DÉTAIL DE LA TÂCHE
D'après le texte sur Gabriel García Márquez, de quel courant littéraire « Cent ans de solitude » est-il bien représentatif ?

Sujet de discussion : Gabriel García Márquez - Le réalisme magique
sergeclimax69007
Membre suprême
17 avril 2014 à 23:28
La mort annoncée ce soir (Jeudi 17 Avril 2014) de Gabriel García Márquez mérite d'être considérée, avant tous les flots de commentaires, d'hommages, d'appréciations critiques globales de son œuvre, comme un coup d'arrêt porté aux forces de l'imaginaire en littérature.
Si je considère ce dont il était capable, je me souviens d'abord de sa capacité de conter, de narrer avec souplesse, en entremêlant les fils des histoires, sans que l'ensemble en pâtisse et devienne incohérent : cet homme était habité par ses personnages ; il ne faisait pas de la littérature en surface, pour passer le temps.
Son livre le plus connu "Cent ans de solitude" ne peut pas se ramener à un résumé : la prolifération - unitaire - est telle que résumer ici, c'est trahir ; tant pis pour ceux qui "lisent" les livres en consultant des "digests" ; pour Gabriel García Márquez, cette méthode expéditive caricature tellement la narration que sa grossièreté se dénonce d'elle-même.
"Cent ans de solitude" est un livre étonnant, bien représentatif du "réalisme magique" sud-américain : souvent le merveilleux a été associé à des formes littéraires vagues et vaporeuses, laissant indécis les contours des hommes et des choses ; rien de tel avec le "réalisme magique", qui allie une grande netteté descriptive, donnant un poids de réel certain au référent littéraire (personnages, objets), une netteté de cristal, les situations étant par ailleurs des plus improbables dans notre monde commun de référence sociale.

SEGMENT DE DONNÉES
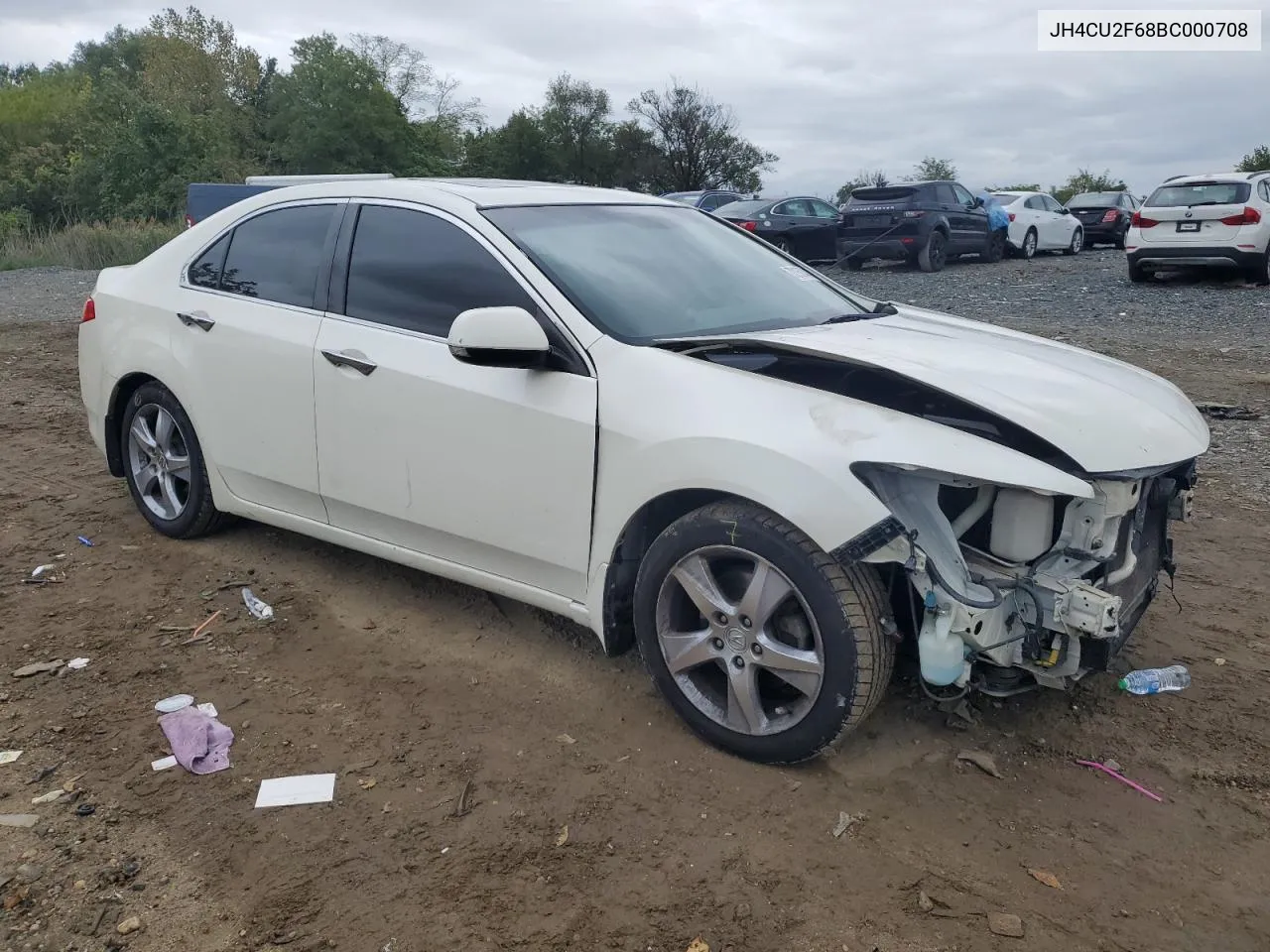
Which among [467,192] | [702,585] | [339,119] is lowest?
[702,585]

RÉPONSE RÉDIGÉE
Du « réalisme magique » sud-américain.